Hasil Pilkada DKI Jakarta, dan IHSG
Pada Rabu tanggal 19
April lalu, tepatnya sore harinya setelah hasil quick count menunjukkan
bahwa pasangan Anies – Sandi menang Pilkada DKI Jakarta, penulis langsung
menerima banyak email pertanyaan, bagaimana kira-kira IHSG besok? Sebab
mayoritas pelaku pasar -meski tentu nggak semuanya- berharap pasangan Ahok –
Djarot yang menang. Jadi ketika ternyata Anies yang menang, atau dengan kata
lain harapan tadi tidak terwujud, maka itu seperti kita harap-harap cemas
menunggu laporan keuangan terbaru perusahaan, dan ternyata hasilnya malah rugi.
Tapi ketika itu penulis
langsung jawab (ke para member buletin
bulanan) bahwa kalo kita sendiri gak melakukan action apa-apa, alias
tetap meng-hold saham-saham yang sudah dipegang sebelumnya dan sama sekali gak
jualan, karena IHSG seharunya akan aman-aman saja.

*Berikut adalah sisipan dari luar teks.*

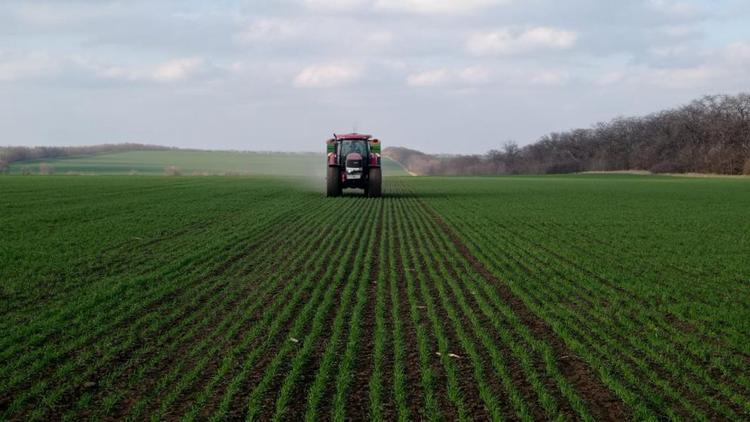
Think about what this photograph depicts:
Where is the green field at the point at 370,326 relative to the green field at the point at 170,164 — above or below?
below

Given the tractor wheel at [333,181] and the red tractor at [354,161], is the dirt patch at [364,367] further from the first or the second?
the tractor wheel at [333,181]

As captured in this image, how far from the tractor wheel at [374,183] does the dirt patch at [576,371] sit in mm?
19073

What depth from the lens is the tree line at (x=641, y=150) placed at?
253 feet

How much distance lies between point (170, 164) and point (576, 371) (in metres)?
94.3

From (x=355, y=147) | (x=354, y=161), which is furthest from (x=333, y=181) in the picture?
(x=355, y=147)

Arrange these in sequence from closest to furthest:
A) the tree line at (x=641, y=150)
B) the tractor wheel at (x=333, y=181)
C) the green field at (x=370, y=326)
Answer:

Why? Well, ada beberapa alasan.
Perhatikan, di BEI ada
dua kelompok investor yang memiliki cara pandang yang berbeda terhadap Pilkada
kemarin, yakni kelompok investor lokal, dan kelompok investor asing. Investor
lokal normalnya akan bersikap subjektif terhadap Pilkada, karena
mayoritas dari mereka memiliki pilihan gubernurnya masing-masing bahkan meski
mereka tidak memiliki hak pilih/bukan warga Jakarta (Pilgub rasa Pilpres,
katanya), dan hanya sedikit yang netral. Ini artinya bagi investor yang memilih
Ahok, maka kemenangan Anies kemarin bisa berarti bahwa IHSG bakal drop. Karena,
ingat bahwa kalau anda sedang nggak mood karena sesuatu, misalnya karena
Ahok atau Real Madrid kemarin kalah, maka apa aja keliatannya bakal jadi jelek,
termasuk IHSG kemungkinan bakal turun. Tapi bagi mereka yang memilih Anies,
maka IHSG mau naik atau turun ya gak jadi soal, karena yang penting Jakarta
sekarang punya gubernur yang (diharapkan) akan lebih baik.
Kombinasi antara
investor atau trader domestik yang quit karena jagoannya kalah, plus
investor lainnya yang tetap santai karena jagoannya menang, pada akhirnya akan
membuat IHSG jalan ditempat, alias gak naik tapi juga gak turun. However, disini
kita belum memperhitungkan posisi dari investor
asing.
Dan berbeda dengan
investor domestik, investor asing tidak peduli siapa yang menang, yang penting pelaksanaan Pilkada-nya berjalan aman dan
lancar tanpa adanya kerusuhan, tindak anarkis, atau semacamnya. Dan
indikasi bahwa Pilkada DKI memang akan lancar jaya sudah tampak sejak
berakhirnya putaran pertama, tanggal 15 Februari lalu. Kalau anda ingat-ingat
lagi, investor asing cenderung ogah masuk ke pasar pada bulan-bulan November,
Desember, Januari, hingga awal Februari, sehingga volume transaksi di BEI juga
menjadi sangat sepiiii, karena ketika itu suhu politik di dalam negeri sedang
panas-panasnya, dimana Jakarta hampir setiap bulan dikepung oleh aksi unjuk
rasa besar-besaran termasuk Aksi 212 yang legendaris itu, dan itu tentu
saja membuat investor asing menjadi nervous. Karena dalam pandangan
mereka, Indonesia ketika itu sudah mirip-mirip dengan Libya, Mesir, atau Suriah
(berbagai gejolak politik dan peperangan di negara-negara tersebut, biasanya
juga diawali dari unjuk rasa besar-besaran).
Namun Pilkada tanggal
15 Februari ternyata berjalan dengan lancar. And, surprisingly, setelah itu
suhu politik mulai mereda, dimana meski masih ada beberapa aksi unjuk rasa tapi
pesertanya tidak lagi sebanyak sebelumnya. Perhatikan: Sebelum tanggal 15
Februari sempat ada isu money rush, yakni ajakan dari oknum-oknum tertentu untuk menarik uang
besar-besaran dari bank agar Indonesia mengalami krisis moneter, sehingga
‘memberi pelajaran’ kepada pemerintah karena (dianggap) melindungi Ahok.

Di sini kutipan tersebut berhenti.